IBM Australia’s new cloud boss Eric Schnatterly says the company’s multi-zone availability region (MZR) for cloud is now live in Sydney.

IBM opens its Aussie multi-zone availability region for cloud

IBM announced plans to deploy an MZR in Australia last June.

Schnatterly will use his address at the Gartner IT Infrastructure, Operations and Cloud Strategies summit in Sydney tonight to officially launch the MZR, though he noted it had already been quietly set live.

The MZR, known as AP South, comprises three networked Sydney data centres and is being targeted at customers seeking high availability for their IBM cloud services.

Schnatterly said that around 40 IBM cloud-based services, including its Watson APIs, could be configured to run in the MZR.

He declined to comment on whether IBM A/NZ’s capital investment plans would cover an MZR for Melbourne, where the company also has cloud points-of-presence.

However, he suggested that the economic case for doing that could be difficult.
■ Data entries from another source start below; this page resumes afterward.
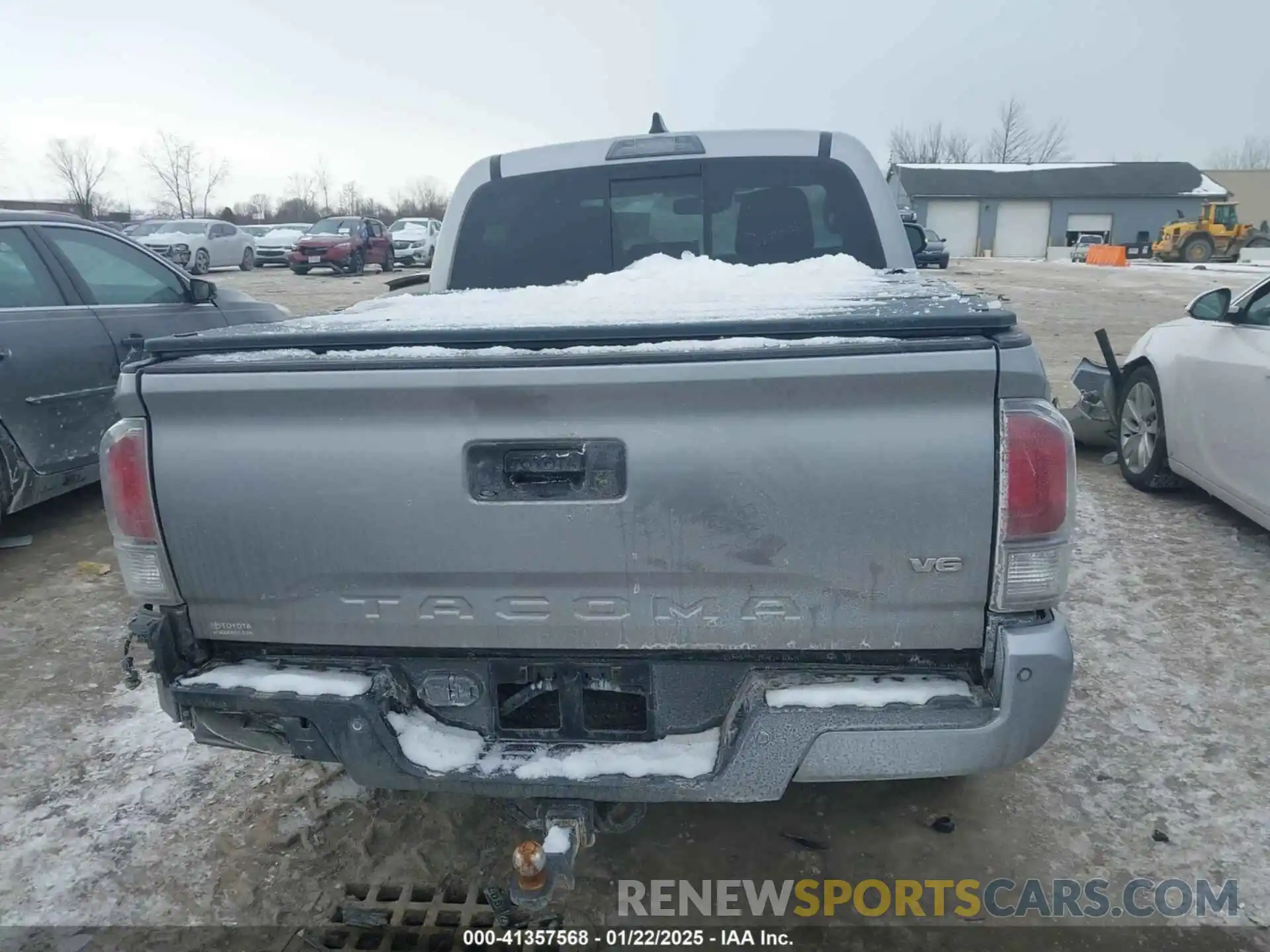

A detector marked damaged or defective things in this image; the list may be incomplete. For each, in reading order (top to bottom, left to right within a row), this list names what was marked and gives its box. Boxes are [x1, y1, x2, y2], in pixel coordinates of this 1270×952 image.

damaged rear bumper [156, 612, 1072, 807]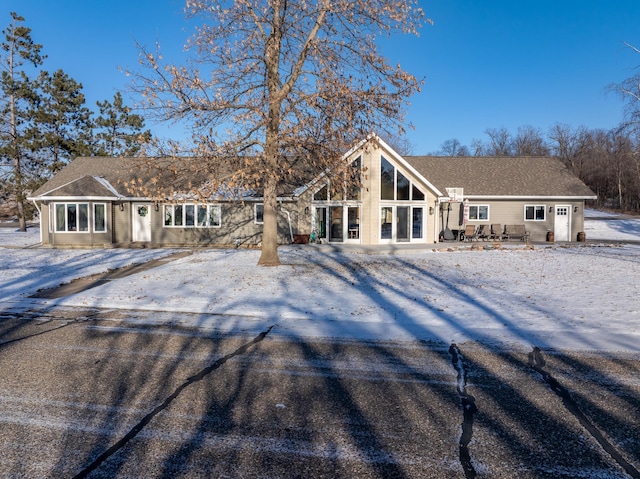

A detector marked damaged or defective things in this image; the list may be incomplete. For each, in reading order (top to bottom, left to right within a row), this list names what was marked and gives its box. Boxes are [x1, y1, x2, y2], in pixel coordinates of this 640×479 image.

crack in pavement [72, 324, 272, 478]
crack in pavement [448, 344, 478, 479]
crack in pavement [528, 346, 640, 478]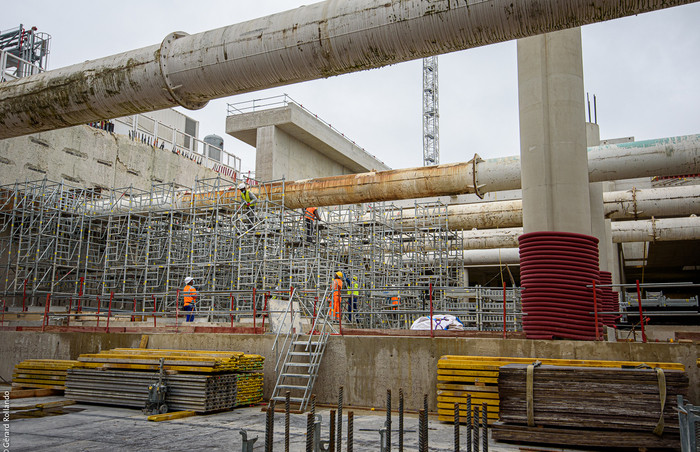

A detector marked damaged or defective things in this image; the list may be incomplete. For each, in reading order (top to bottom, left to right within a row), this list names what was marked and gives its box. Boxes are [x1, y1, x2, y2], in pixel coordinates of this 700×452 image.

rusty pipe [2, 0, 696, 139]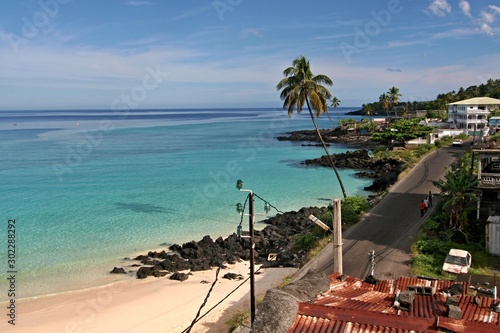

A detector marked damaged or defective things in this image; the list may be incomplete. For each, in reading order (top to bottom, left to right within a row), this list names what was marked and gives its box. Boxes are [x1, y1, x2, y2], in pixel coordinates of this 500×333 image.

rusty roof [288, 272, 498, 332]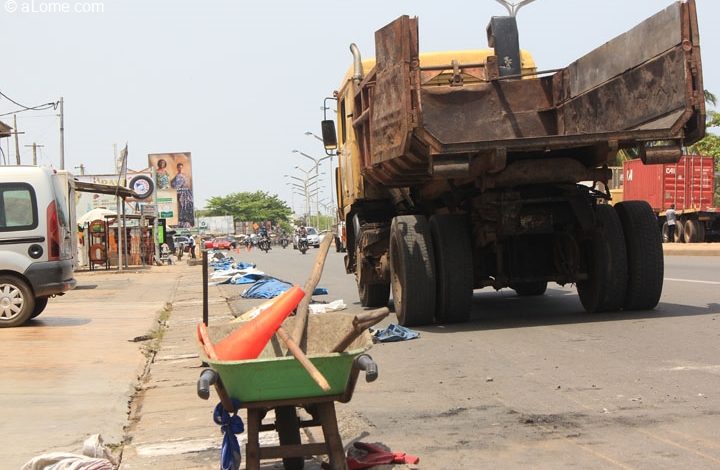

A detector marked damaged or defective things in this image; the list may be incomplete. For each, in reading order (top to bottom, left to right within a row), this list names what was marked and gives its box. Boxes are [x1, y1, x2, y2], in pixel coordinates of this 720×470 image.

rusty dump truck [320, 0, 704, 324]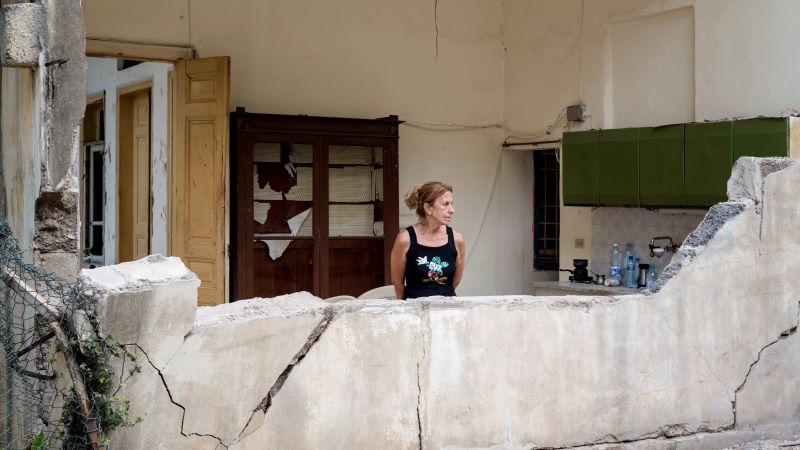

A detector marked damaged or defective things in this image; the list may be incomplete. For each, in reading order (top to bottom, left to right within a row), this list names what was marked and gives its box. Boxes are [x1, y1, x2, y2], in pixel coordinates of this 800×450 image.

broken concrete wall [0, 0, 85, 278]
crack in wall [134, 344, 228, 446]
crack in wall [234, 306, 334, 442]
cabinet with broken glass [231, 110, 400, 300]
cracked concrete [78, 160, 800, 448]
broken concrete wall [83, 156, 800, 448]
cracked plaster [86, 159, 800, 450]
crack in wall [732, 300, 800, 428]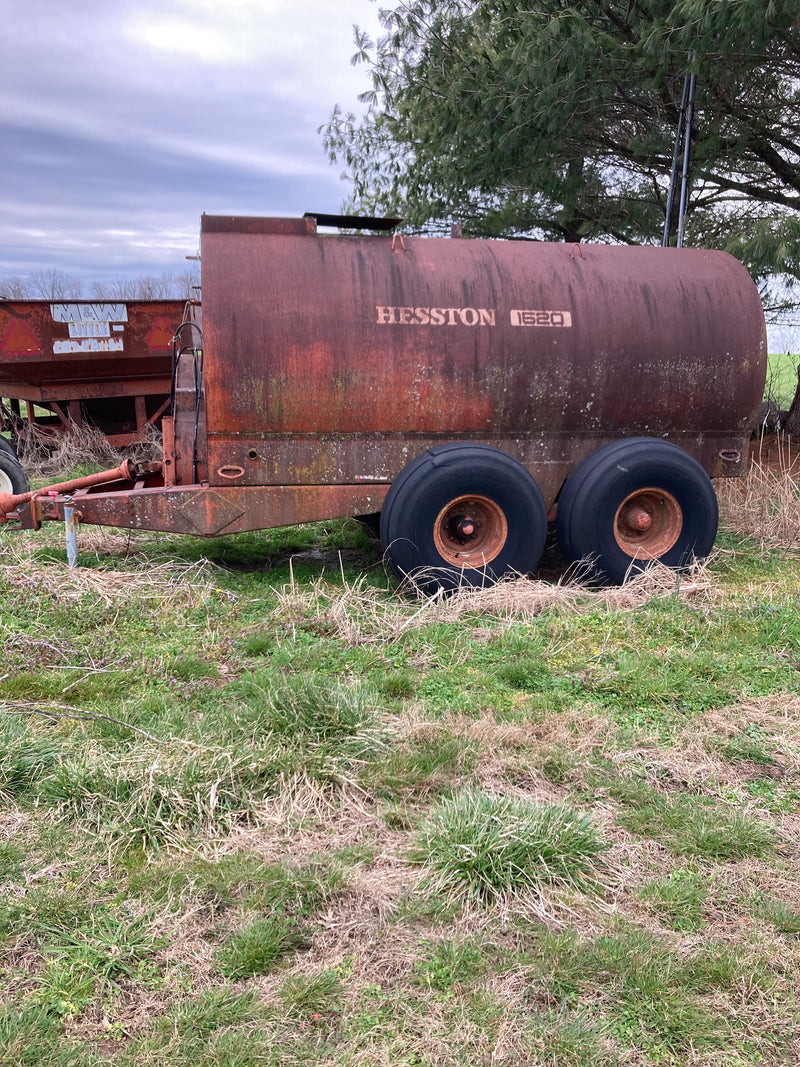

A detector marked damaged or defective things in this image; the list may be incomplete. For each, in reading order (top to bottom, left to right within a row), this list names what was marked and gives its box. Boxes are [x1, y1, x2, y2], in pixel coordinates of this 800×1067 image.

rusty tank trailer [0, 213, 772, 588]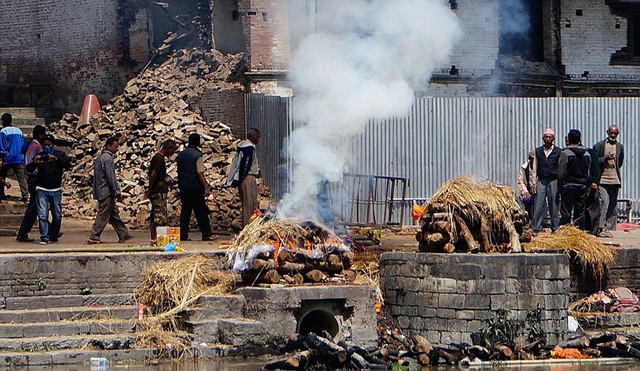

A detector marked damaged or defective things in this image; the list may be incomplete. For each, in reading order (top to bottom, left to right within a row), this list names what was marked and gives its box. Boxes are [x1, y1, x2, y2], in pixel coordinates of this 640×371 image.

damaged brick building [3, 0, 640, 122]
charred wood pile [47, 47, 262, 231]
charred wood pile [228, 218, 360, 284]
charred wood pile [416, 176, 528, 254]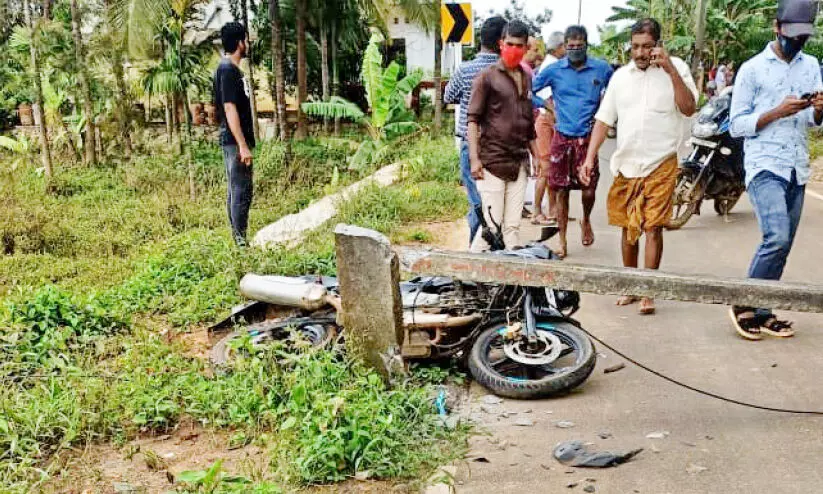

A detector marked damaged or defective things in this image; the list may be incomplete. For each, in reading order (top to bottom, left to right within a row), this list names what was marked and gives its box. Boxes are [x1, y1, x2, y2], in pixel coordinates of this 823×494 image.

crashed motorcycle [668, 87, 748, 230]
broken concrete pole [332, 226, 402, 380]
crashed motorcycle [211, 206, 600, 400]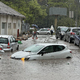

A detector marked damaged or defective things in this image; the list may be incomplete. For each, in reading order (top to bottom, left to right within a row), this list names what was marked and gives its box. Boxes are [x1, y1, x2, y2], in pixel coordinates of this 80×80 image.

heavy rainfall damage [0, 35, 80, 80]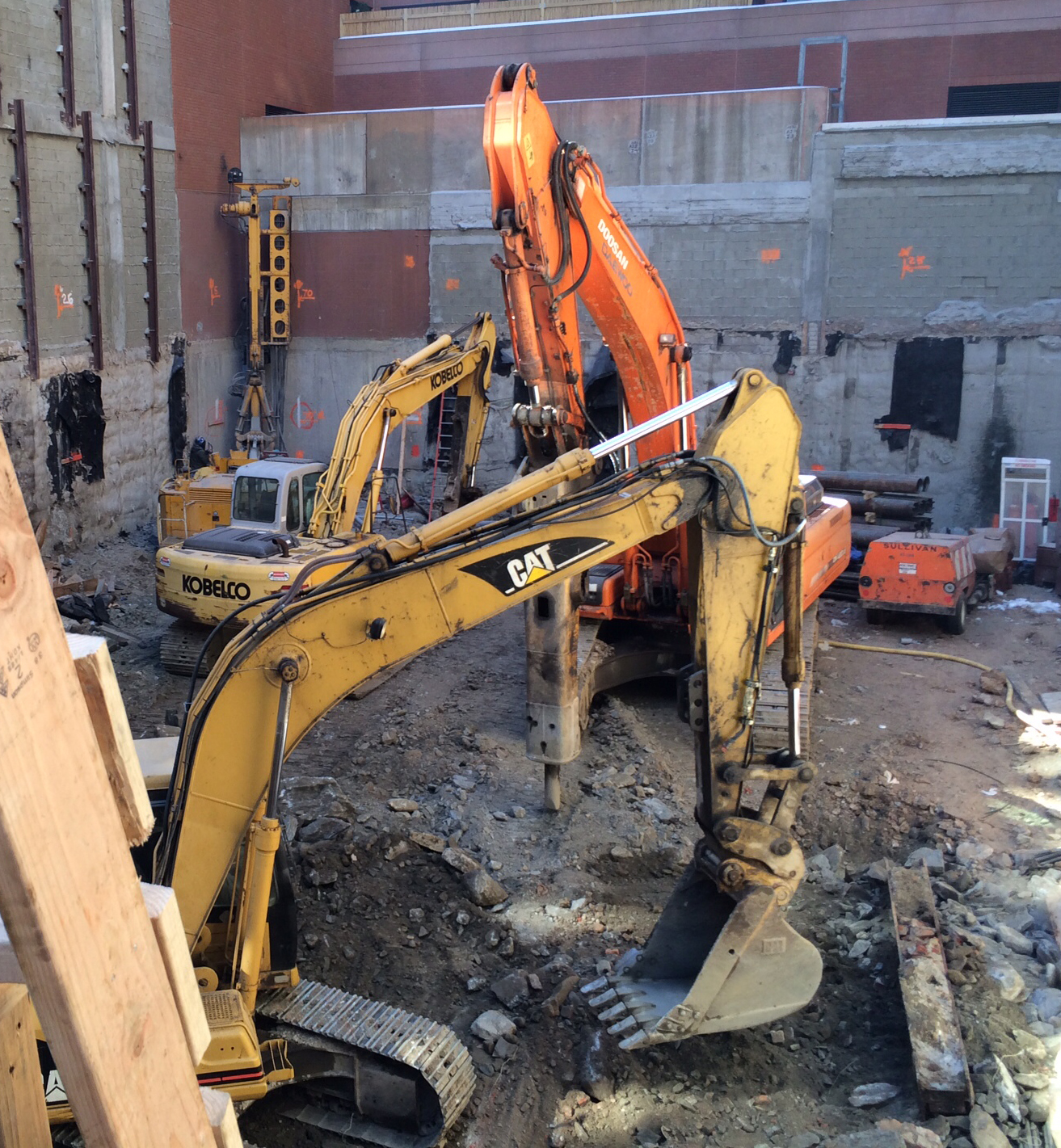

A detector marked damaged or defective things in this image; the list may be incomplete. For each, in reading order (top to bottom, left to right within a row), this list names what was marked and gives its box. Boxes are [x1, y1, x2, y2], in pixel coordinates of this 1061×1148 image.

broken concrete chunk [473, 1010, 519, 1046]
broken concrete chunk [849, 1079, 900, 1106]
Instead, it was more likely that IBM could look to expand the reach of its cloud beyond data centres in Sydney and Melbourne.

“This would be a logical evolution of this build out,” he said.

Any additional investment in cloud availability zones would be predicated on the idea that customers still aren’t hosting most of their workloads on cloud-based infrastructure, and therefore would be a bet on being able to secure a slice of that potential business.

Schnatterly moved from IBM Singapore to IBM Australia and New Zealand this month to take on the role of vice president of cloud and cognitive software, security and services.

He previously led IBM Systems across Asia Pacific, though he suggested this business was often mis-characterised.

“A lot of people characterise that as the hardware franchise of IBM,” he said.

“For the last few years people have attempted to put me and my team in a box of ‘legacy IBM’ or ‘the old hardware business part of IBM’.

“I spent a lot of time trying to make clear even in the cloud there’s infrastructure, even in serverless computing there are servers, so [IBM Systems] is very much part of the cloud.”

His new role is somewhat expanded, with security and services a recent addition to the cloud and cognitive remit.

“The team [here] recently expanded - we used to have security software and security services as a separate standalone business outside of cloud and cognitive and now that’s been integrated,” he said.